How to spend investor money smarter
Every business needs investor money to get up and running, and high growth start-ups require more money than most. Having a good idea is one thing, but that idea needs to be turned into something that can generate revenue – whether that be a product or a service.
“Know your numbers” is probably one of the most important rules for founders and CEOs of start-ups – if you don’t have a grasp on the finances, securing future funding (and long term success) is likely to be challenging. You must have visibility and control over the money leaving the business and have clear KPIs to track company performance. These KPIs might include sales performance figures or conversion metrics, but spending needs to be closely monitored against performance KPIs to ensure the business is scaling with an acceptable cash burn rate.

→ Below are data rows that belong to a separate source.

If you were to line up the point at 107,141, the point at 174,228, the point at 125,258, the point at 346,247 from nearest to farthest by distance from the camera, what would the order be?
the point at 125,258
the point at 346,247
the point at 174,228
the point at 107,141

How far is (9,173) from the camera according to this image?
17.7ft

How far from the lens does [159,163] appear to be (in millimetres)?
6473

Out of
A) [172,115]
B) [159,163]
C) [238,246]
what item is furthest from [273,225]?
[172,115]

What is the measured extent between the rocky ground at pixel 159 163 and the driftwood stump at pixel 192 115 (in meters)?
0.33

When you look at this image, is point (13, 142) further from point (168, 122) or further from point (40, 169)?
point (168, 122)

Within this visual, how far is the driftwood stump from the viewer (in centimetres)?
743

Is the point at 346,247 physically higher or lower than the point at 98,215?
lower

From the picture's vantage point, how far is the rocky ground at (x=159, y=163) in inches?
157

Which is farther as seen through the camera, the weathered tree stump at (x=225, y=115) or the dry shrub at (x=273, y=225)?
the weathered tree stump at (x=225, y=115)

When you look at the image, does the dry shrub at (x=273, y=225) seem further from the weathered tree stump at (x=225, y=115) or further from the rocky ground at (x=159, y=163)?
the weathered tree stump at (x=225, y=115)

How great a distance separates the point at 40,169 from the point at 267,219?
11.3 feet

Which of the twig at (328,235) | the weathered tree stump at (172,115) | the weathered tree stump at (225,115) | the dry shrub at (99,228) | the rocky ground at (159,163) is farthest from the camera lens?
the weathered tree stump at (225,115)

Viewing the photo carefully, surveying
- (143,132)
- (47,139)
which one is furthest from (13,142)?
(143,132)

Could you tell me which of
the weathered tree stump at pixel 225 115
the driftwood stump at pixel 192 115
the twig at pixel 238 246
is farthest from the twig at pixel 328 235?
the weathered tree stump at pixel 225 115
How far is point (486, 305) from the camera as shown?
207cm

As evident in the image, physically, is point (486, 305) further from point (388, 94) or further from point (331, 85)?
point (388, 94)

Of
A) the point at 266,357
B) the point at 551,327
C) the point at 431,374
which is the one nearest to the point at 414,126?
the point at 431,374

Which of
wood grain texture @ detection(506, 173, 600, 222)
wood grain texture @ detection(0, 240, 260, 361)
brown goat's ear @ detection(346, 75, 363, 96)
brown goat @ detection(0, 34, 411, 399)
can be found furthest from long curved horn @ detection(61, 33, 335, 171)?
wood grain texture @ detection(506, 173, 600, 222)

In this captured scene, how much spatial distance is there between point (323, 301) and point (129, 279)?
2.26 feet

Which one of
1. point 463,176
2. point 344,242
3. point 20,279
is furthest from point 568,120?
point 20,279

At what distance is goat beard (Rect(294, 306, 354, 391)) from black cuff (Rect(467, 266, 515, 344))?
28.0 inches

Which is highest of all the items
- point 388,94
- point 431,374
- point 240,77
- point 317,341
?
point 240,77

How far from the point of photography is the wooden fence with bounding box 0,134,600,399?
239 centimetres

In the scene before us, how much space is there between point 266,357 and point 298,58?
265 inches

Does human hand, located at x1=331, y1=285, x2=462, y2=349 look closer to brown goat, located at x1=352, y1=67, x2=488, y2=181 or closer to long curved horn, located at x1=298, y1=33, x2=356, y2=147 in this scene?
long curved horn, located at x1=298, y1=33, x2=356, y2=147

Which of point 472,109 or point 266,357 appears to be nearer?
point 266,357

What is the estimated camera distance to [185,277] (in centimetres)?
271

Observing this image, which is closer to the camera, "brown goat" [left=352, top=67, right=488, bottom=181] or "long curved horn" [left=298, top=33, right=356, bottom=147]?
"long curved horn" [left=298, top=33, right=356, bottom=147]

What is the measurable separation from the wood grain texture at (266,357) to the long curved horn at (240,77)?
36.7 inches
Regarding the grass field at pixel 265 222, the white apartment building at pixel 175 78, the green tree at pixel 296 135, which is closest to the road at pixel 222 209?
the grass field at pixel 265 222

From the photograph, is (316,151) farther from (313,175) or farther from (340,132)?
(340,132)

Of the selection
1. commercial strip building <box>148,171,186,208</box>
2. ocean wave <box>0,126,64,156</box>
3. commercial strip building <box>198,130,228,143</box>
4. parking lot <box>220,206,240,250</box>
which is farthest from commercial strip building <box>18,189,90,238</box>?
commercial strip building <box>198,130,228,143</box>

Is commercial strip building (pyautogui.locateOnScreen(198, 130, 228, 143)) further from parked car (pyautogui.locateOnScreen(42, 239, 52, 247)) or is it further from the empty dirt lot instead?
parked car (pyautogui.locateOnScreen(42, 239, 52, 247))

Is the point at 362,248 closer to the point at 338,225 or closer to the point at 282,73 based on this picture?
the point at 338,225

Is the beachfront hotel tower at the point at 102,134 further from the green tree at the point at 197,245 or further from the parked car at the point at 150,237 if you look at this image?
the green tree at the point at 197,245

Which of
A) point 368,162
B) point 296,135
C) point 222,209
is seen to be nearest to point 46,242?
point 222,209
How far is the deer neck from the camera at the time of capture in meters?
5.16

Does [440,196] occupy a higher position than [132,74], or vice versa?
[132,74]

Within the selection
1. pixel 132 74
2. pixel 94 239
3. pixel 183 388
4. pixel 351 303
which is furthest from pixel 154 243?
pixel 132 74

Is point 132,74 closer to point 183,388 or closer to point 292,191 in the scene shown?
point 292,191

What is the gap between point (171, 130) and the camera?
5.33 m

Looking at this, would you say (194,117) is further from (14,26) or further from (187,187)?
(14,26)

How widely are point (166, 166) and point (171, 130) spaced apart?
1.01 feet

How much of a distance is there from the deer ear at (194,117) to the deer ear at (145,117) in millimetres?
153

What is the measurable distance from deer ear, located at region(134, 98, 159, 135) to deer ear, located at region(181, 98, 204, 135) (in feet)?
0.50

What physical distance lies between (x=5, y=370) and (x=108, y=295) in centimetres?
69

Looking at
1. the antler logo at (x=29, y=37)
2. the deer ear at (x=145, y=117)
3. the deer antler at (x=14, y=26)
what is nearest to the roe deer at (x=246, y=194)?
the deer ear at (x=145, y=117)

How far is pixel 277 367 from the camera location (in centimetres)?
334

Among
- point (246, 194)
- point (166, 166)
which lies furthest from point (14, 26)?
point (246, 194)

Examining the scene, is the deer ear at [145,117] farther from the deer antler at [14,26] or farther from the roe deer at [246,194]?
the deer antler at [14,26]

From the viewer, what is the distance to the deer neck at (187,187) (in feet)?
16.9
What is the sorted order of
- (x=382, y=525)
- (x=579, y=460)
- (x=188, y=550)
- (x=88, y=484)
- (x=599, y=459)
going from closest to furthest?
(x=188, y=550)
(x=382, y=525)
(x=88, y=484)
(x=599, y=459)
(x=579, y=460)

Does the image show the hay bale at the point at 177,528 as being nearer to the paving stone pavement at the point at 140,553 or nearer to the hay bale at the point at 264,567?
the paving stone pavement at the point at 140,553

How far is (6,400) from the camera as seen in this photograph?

Receiving investor money is one thing – putting it to work is something else. The objective for most start-ups is to scale up as fast as possible. To do this money needs to be allocated to the areas of the business that will help accelerate growth and deliver the results expected by the investors. Sales and marketing are two key areas that typically scale, but the product team also needs to scale in order to innovate and deliver the best possible solution to meet customer needs – and keep on innovating to ensure competitors can’t catch up.
As the business grows, it’s important to embrace technology to automate many of the manual administration tasks that beset finance and operations teams as complexity grows. Many software solutions exist, but the starting point should be an adequate accounting software solution that can grow with the business. To support this there are many business tools available that leverage the accounting platform as the system of record to help with a myriad of tasks – from forecasting to CRM to spend management.
Finding the balance when spending business money
As a founder or CEO, there’s a fine balance to strike when it comes to spending money. You need to have complete control over your company’s spending and financial habits, but you also need to empower your staff to spend where needed. If staff can’t spend on the things that they need, they could be missing important opportunities, having their productivity hampered, and generally not being able to progress their projects, all of which would damage the business as a whole.
But there are ways to make sure your staff have the money they need to spend, without having to wade through piles of receipts. Firstly, instead of giving staff credit cards, give them pre-paid cards with specific budgets depending on their needs. This gives employees the autonomy and flexibility that they need while giving finance unprecedented control over how much they can spend (and where they can spend it). The next thing is to make sure that your staff can access these cards when they need them. This might involve giving every employee an expense card, which is fine as long as there are limits and controls on how each card can be used.
Next you need to automate the administration of expense management by removing the points of friction and digitising the process. The traditional, manual ordeal of filing receipts can be a big drain on time and productivity (both for the employee and finance once expense reports have been submitted), and can even be enough to stop people spending money on the business (or indeed just spending from their own bank accounts). The implications of staff members being forced to pay for company expenses and be reimbursed are vast and often underestimated, including damage to trust, morale, and financial wellbeing.
It’s essential to set up a clear expense policy and have an expense management system that supports the policy. Setting pre-emptive controls on how employees can spend money is far better than dealing with the problem after the horse has already bolted – i.e. after the money has already been spent. Once the system is up and running, you’ll be able to quickly review and analyse spending data. By gathering more data and visualising it in reports, you can gain valuable insights into the financial health of your start-up and make better business decisions.
Running a successful start-up requires so much more than a good idea or product. How you spend your funding and manage your cashflow are key indicators of how successful your business will be. The key is not just to focus on the money coming into the business – ensure you have complete control of the money leaving the business too! Proceed with necessary caution, bring in the right tools and people to help you, and keep an eye on your numbers – only then will you be in with a good chance of making your funding go further.